Praticamente Google ha deciso di raddoppiare il suo impegno nei confronti della riduzione del suo impatto sull’ambiente. Non basta: entro il 2050 il colosso californiano triplicherà gli acquisti in energia rinnovabile e arriverà al 100% dell’energia necessaria per le sue attività derivante da fonti pulite. Questo in accordo con quanto scritto nel “Business Act on Climate Pledge”, l’atto firmato lo scorso luglio da diverse multinazionali americane con la Casa Bianca.

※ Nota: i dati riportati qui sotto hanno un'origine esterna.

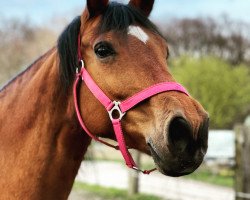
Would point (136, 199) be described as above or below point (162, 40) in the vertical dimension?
below

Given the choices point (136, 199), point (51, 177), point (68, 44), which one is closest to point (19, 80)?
point (68, 44)

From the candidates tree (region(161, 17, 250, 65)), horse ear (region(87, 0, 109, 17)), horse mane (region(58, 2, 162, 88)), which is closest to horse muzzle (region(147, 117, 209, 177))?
horse mane (region(58, 2, 162, 88))

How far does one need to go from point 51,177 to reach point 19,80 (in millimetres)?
721

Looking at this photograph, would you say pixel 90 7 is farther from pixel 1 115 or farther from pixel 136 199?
pixel 136 199

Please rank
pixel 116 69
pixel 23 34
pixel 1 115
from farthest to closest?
pixel 23 34 < pixel 1 115 < pixel 116 69

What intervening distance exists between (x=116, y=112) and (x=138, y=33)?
48 centimetres

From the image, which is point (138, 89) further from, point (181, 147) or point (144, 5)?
point (144, 5)

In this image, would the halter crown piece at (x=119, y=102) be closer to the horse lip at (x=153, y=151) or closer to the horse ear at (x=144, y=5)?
A: the horse lip at (x=153, y=151)

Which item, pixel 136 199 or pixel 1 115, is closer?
pixel 1 115

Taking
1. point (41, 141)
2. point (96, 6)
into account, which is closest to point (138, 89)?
point (96, 6)

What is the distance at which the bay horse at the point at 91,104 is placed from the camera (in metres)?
2.59

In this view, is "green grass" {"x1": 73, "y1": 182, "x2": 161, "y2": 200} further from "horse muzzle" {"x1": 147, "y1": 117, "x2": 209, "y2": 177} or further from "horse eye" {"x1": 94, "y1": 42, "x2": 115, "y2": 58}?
"horse muzzle" {"x1": 147, "y1": 117, "x2": 209, "y2": 177}

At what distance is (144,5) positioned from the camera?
127 inches

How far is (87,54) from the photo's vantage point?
295 cm
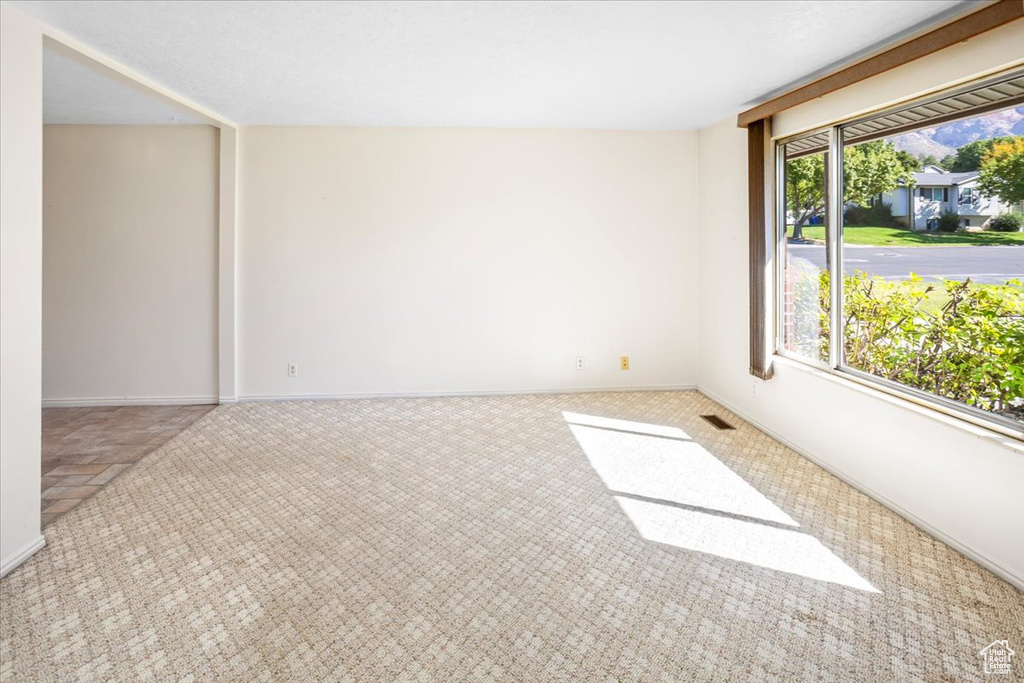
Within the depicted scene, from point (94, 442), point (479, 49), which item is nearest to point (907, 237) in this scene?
point (479, 49)

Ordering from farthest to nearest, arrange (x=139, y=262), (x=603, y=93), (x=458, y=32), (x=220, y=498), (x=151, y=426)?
1. (x=139, y=262)
2. (x=151, y=426)
3. (x=603, y=93)
4. (x=220, y=498)
5. (x=458, y=32)

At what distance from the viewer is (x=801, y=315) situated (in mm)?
3961

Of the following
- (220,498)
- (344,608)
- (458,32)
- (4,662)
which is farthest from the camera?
(220,498)

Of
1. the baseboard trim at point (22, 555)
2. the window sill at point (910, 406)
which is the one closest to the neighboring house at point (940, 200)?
the window sill at point (910, 406)

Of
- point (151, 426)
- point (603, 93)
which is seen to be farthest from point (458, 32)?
point (151, 426)

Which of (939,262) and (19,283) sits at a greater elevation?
(939,262)

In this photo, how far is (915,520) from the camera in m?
2.73

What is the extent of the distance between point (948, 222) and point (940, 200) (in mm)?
131

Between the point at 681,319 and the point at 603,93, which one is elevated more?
the point at 603,93

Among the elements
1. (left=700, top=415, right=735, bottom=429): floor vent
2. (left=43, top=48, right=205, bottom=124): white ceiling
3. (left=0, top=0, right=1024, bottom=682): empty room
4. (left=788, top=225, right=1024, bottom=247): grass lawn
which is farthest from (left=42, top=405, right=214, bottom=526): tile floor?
(left=788, top=225, right=1024, bottom=247): grass lawn

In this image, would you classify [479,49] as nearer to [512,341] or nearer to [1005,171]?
[1005,171]

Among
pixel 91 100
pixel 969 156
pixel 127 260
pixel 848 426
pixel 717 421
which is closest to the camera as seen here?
pixel 969 156

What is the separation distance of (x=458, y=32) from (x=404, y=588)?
2670 millimetres

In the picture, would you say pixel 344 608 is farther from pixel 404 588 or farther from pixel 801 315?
pixel 801 315
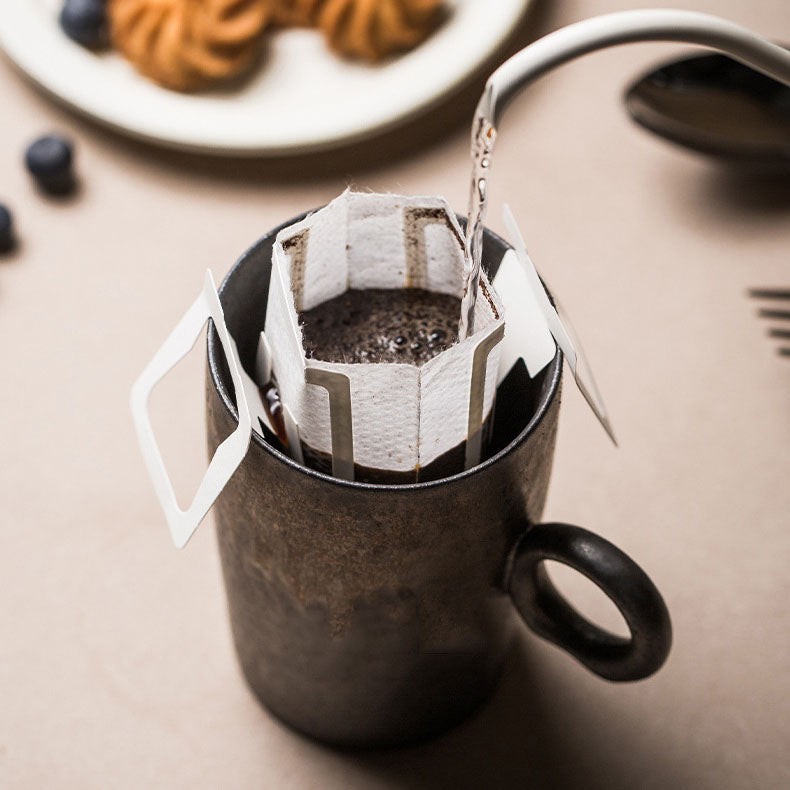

Gli impianti che prenderanno il via grazie agli ingenti investimenti sono sparsi in varie zone del mondo: un impianto eolico partirà in Svezia e uno solare in Cile, ad esempio. I contratti dureranno dai 10 ai 20 anni e permetteranno la sostenibilità finanziaria delle strutture. Non solo serviranno a Google per alimentare i suoi data center, ma porteranno un beneficio anche alle società dei luoghi in cui sorgeranno, dal momento che l’energia pulita entrerà in rete e consentirà di ridurre i costi energetici.

Ecco segnata un’altra tappa dunque nel cammino verso la creazione di un sistema che nonostante le sue dimensioni, o forse proprio grazie a queste, dimostra di poter essere sostenibile.

Le azioni di Google sono concentrate non solo sull’implementazione delle energie rinnovabili, ma anche sulla progettazione dei data center, affinché utilizzino meno energia possibile, e sulla riconversione di siti inquinanti in nuovi impianti alimentati da pulite.